郝兄缓缓站起,仍不死心,说:“君爷,大概你还不知道本会底细,所以说出如此决绝的话来,本会分坛遍布天下各地,江湖慑伏,武林英雄黑道及绿林群豪望风皈依,海内归心,以狂风扫落叶之势,扫荡那些不肯与本会合作的人。以成都的永嘉镖局来说,可说高手如云,江湖闻名,同样在一夕之间,冰消瓦解。其他各地的名武师,凡是不愿入会的人,十死其九,幸免的人百不得一。君爷手下的保镖诚然不乏高手,他们对江湖事自然不会陌生。早年武林中有三大高手,号称宇内三大高人,其中之一叫缥缈仙子,剑下超麈拔俗,目下怎样?她隐居成都彭县五龙山下木莲花苑中,两个月前全家遭难,花苑化为火海,成了一片焦土,那就是本会所为。君爷的手下,只是武林二流人物。老实说,想要和本会为敌,不啻以卵击石,倘请三思。”

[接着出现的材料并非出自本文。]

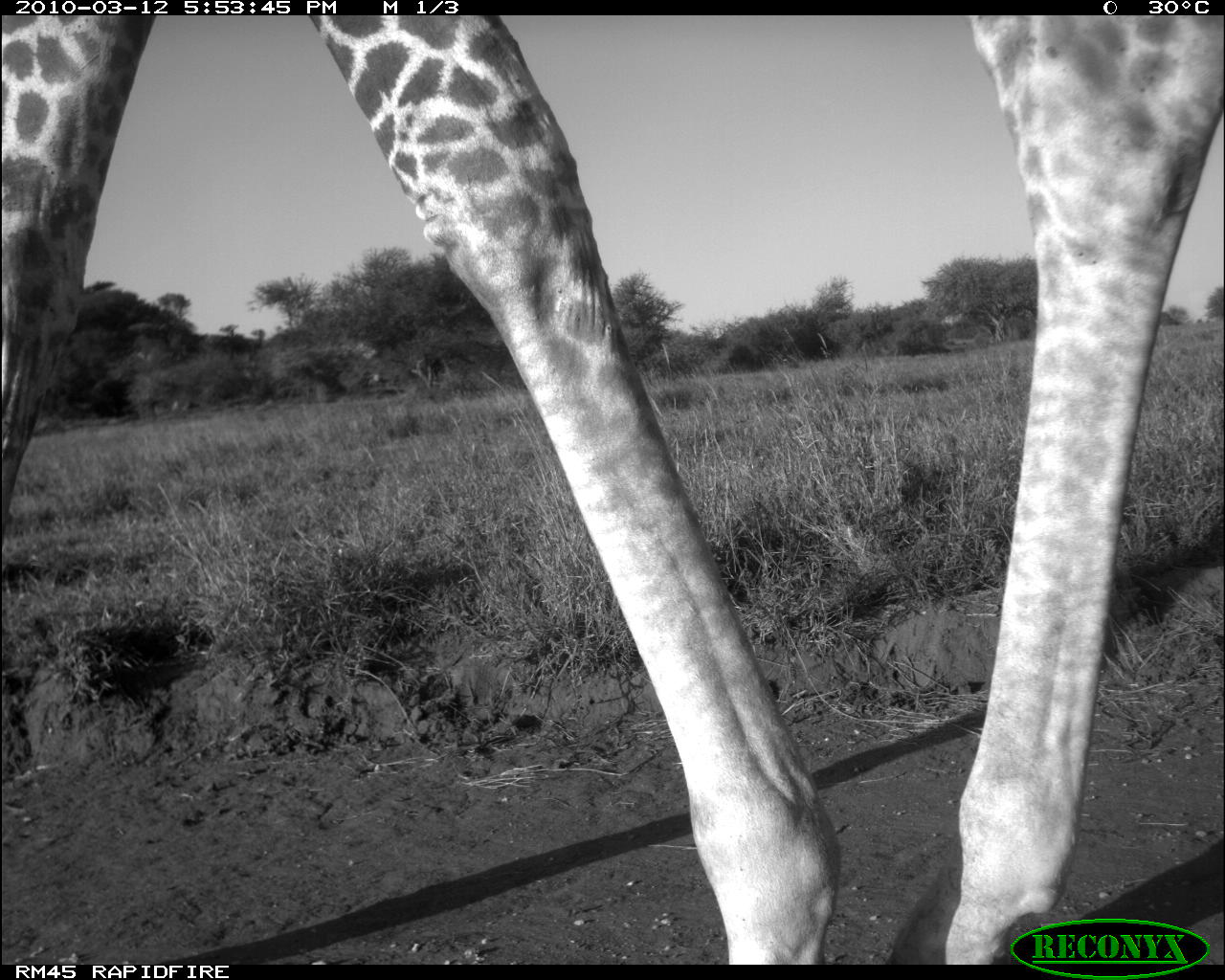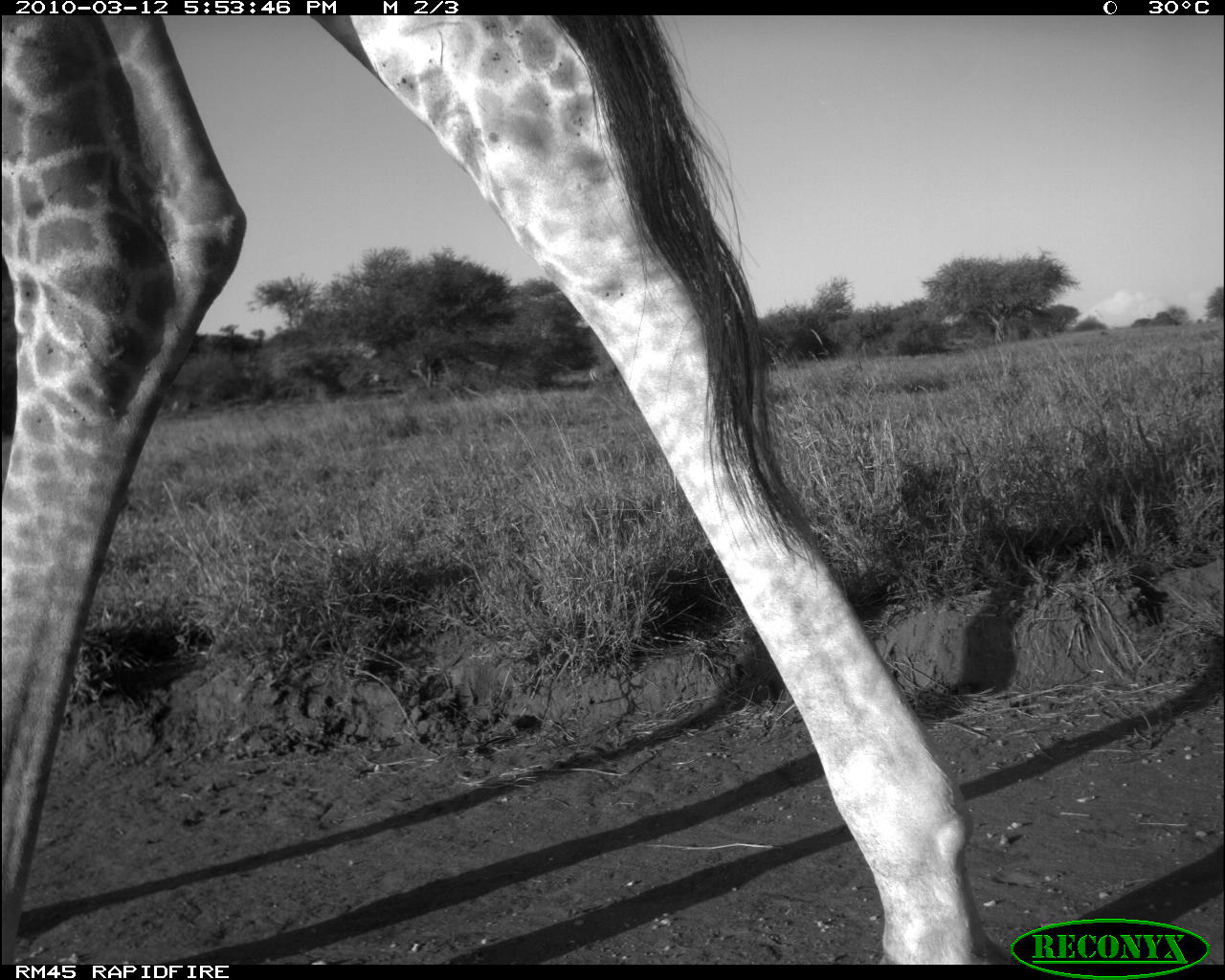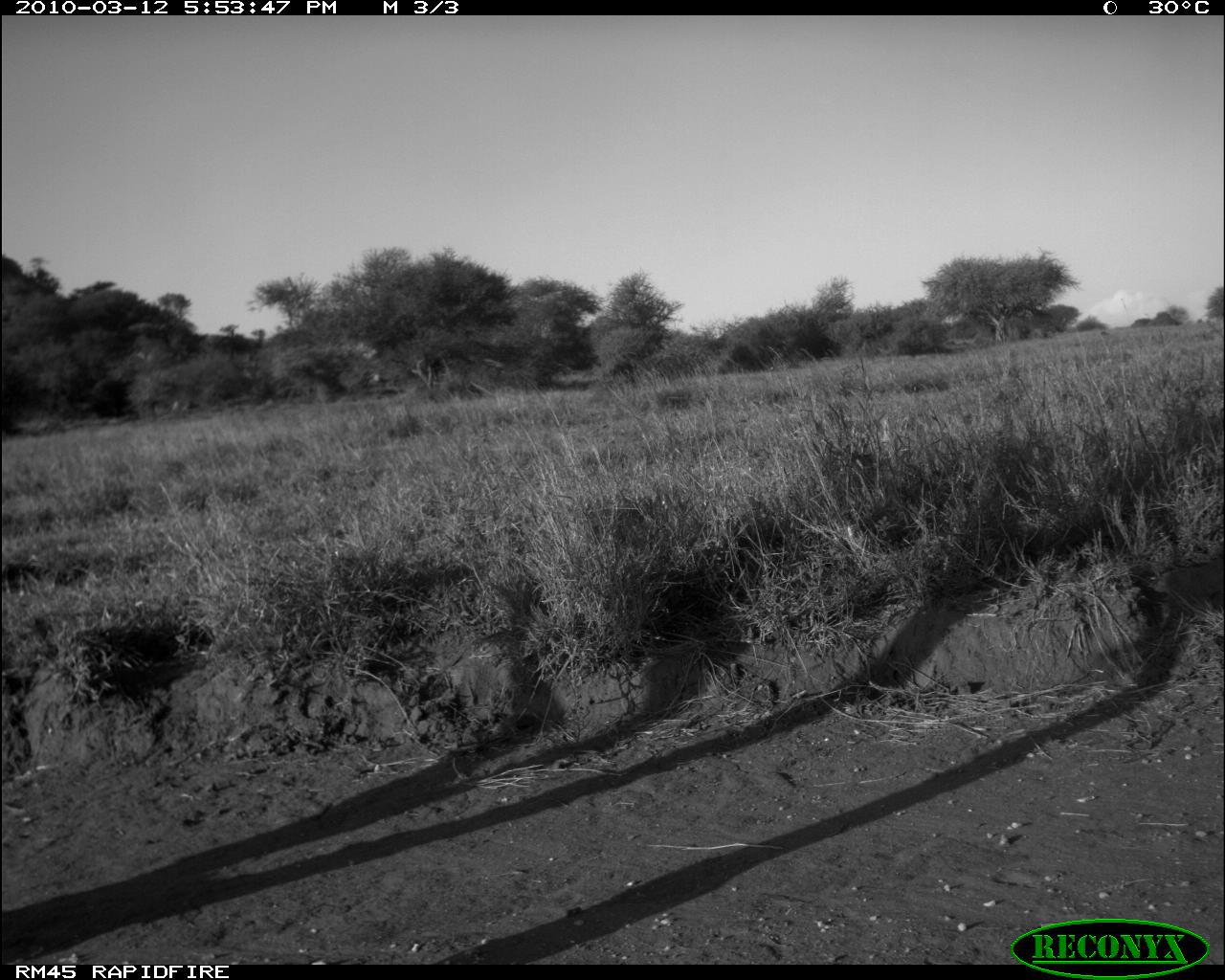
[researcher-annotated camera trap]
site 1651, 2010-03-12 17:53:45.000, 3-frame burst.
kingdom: Animalia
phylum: Chordata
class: Mammalia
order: Artiodactyla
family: Giraffidae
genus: Giraffa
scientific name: Giraffa camelopardalis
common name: giraffe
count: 1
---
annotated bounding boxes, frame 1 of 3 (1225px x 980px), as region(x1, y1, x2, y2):
giraffa camelopardalis: region(0, 11, 1225, 964)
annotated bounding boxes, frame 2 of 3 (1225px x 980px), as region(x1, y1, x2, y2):
giraffa camelopardalis: region(0, 11, 1016, 964)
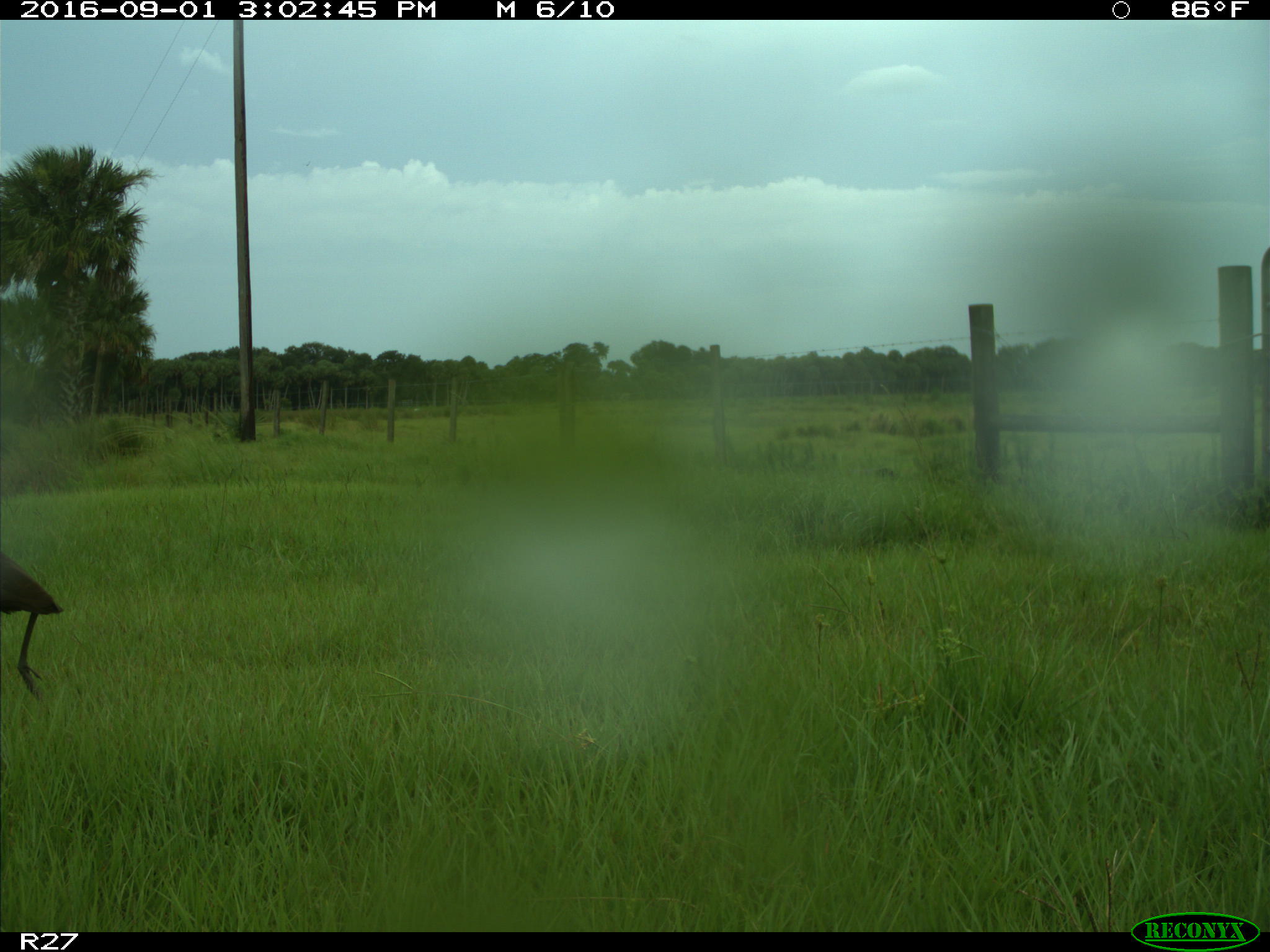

他一面说,一面注视阎君祥的五名保镖。五名保镖脸色变了,彼此互相打眼色。
阎君祥虽也心中发毛,但口中仍说:“阁下,你吓不倒我姓阎的。三月前阎某已作了妥善安排,在两府派有专人,与官府秘密取得连系。只消舍下有些风吹草动,必将大兵压境,贵会在两府中的秘窟香坛,早已在官府秘密监视之中。我不信你们这些乌合之众,能与官兵为敌,不然你们早就开始造反了。阎某与那些所谓江湖人物不同,他们是一盆散沙,而且自命英雄,讲究英风豪气,凭匹夫之勇和你们争强斗胜,阎某不是这种人,不信可拭目以待,不消三天,永兴场如果不化成瓦煤场,我阎某就不配称定远阎王。”
“这么说来,君翁是一意孤行不顾一切了。”
“那只能怪你们欺人太甚。”
“别无商量了?”
“商量是有,那就看你们的态度了。阎某并不想和你们决裂,不然也不至于接济你们两千四百两银子。”
“那么,依君翁的意思……”
“阎某决不接受贵会任何人指使,贵会也不管阎某的事。”
“在下定将君翁的意思转达。至于钱……”
“阎某再赞助白银千两,不然免谈。”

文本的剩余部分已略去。